### Records for the task
——

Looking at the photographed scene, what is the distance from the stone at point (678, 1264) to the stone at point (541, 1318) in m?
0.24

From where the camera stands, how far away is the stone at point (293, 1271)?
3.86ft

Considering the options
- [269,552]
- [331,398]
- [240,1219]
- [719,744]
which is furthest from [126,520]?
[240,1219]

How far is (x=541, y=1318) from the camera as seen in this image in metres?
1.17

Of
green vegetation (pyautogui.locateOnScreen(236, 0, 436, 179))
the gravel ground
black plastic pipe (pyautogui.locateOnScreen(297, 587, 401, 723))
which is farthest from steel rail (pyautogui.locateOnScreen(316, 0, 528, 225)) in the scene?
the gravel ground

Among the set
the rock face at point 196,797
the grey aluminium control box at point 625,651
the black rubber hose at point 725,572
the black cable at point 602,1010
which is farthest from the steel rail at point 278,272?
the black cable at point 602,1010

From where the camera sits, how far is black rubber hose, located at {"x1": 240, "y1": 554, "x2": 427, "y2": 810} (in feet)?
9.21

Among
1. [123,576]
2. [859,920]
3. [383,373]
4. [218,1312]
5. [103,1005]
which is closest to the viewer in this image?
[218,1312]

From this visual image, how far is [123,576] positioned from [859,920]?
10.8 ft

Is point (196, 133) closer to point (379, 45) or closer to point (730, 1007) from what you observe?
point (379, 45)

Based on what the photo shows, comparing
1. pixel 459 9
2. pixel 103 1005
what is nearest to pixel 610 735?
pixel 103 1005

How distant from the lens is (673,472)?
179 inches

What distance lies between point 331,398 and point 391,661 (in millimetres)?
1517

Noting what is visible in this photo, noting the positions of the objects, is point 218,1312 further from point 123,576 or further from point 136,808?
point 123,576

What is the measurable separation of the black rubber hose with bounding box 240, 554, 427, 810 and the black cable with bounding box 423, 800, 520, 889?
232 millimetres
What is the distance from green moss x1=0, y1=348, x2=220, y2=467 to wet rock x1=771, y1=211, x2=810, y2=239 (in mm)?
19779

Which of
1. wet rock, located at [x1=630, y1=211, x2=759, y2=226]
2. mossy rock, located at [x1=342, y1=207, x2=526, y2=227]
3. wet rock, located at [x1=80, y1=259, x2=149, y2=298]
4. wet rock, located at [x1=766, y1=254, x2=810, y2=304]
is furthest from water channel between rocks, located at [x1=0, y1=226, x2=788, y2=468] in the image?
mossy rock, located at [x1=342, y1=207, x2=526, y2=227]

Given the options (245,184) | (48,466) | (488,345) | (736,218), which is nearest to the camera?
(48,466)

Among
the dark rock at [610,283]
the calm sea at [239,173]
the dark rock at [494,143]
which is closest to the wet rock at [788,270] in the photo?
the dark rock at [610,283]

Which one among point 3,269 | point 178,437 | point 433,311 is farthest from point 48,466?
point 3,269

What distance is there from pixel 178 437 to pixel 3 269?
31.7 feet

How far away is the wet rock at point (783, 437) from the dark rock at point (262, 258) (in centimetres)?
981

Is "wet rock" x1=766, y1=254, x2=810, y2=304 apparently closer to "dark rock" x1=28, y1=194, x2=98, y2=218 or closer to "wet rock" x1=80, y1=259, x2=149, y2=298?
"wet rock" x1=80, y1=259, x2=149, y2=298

——

### What to do
Write out all of the entries above word for word, from the first through the last.

### Reply
Looking at the photographed scene, what is the distance from the stone at point (678, 1264) to the stone at point (541, 1318) in m?
0.24

From where the camera stands, how far away is the stone at point (293, 1271)?
3.86ft

Considering the options
- [269,552]
- [331,398]
- [240,1219]
- [719,744]
which is furthest from [126,520]?
[240,1219]

How far is (x=541, y=1318) from the camera as seen in this image in metres?
1.17

Of
green vegetation (pyautogui.locateOnScreen(236, 0, 436, 179))
the gravel ground
black plastic pipe (pyautogui.locateOnScreen(297, 587, 401, 723))
which is farthest from steel rail (pyautogui.locateOnScreen(316, 0, 528, 225)) in the scene?
the gravel ground

Among the set
the rock face at point 196,797
the grey aluminium control box at point 625,651
the black rubber hose at point 725,572
the black cable at point 602,1010
which is farthest from the steel rail at point 278,272?
the black cable at point 602,1010

From where the camera sits, how far is black rubber hose, located at {"x1": 240, "y1": 554, "x2": 427, "y2": 810} (in feet)?
9.21

Among
1. [123,576]
2. [859,920]
3. [383,373]
4. [218,1312]
5. [103,1005]
which is closest to the viewer in this image?
[218,1312]

From this visual image, how far is [123,576] positioned from [859,920]?
10.8 ft

Is point (196, 133) closer to point (379, 45) or closer to point (730, 1007) from what you observe?
point (379, 45)

Based on what the photo shows, comparing
1. pixel 459 9
2. pixel 103 1005
what is nearest to pixel 610 735?
pixel 103 1005

How distant from the lens is (673,472)?
179 inches

What distance lies between point 331,398 and point 391,661 (in millimetres)?
1517

Noting what is visible in this photo, noting the positions of the objects, is point 218,1312 further from point 123,576 or further from point 136,808?
point 123,576

What is the measurable separation of the black rubber hose with bounding box 240, 554, 427, 810 and the black cable with bounding box 423, 800, 520, 889?
232 millimetres
What is the distance from green moss x1=0, y1=348, x2=220, y2=467 to wet rock x1=771, y1=211, x2=810, y2=239 (in mm)?
19779

Which of
1. wet rock, located at [x1=630, y1=211, x2=759, y2=226]
2. mossy rock, located at [x1=342, y1=207, x2=526, y2=227]
3. wet rock, located at [x1=80, y1=259, x2=149, y2=298]
4. wet rock, located at [x1=766, y1=254, x2=810, y2=304]
is furthest from water channel between rocks, located at [x1=0, y1=226, x2=788, y2=468] in the image?
mossy rock, located at [x1=342, y1=207, x2=526, y2=227]

Given the options (245,184) | (48,466) | (488,345) | (736,218), which is nearest to the camera?
(48,466)

Among
the dark rock at [610,283]
the calm sea at [239,173]
the dark rock at [494,143]
which is closest to the wet rock at [788,270] in the photo?
the dark rock at [610,283]

Which one among point 3,269 | point 178,437 | point 433,311 is farthest from point 48,466?
point 3,269

What distance is there from pixel 178 437 to pixel 3 269?
31.7 feet

How far away is the wet rock at point (783, 437) from the dark rock at point (262, 258) (in centimetres)?
981

Is "wet rock" x1=766, y1=254, x2=810, y2=304 apparently closer to "dark rock" x1=28, y1=194, x2=98, y2=218 or closer to "wet rock" x1=80, y1=259, x2=149, y2=298?
"wet rock" x1=80, y1=259, x2=149, y2=298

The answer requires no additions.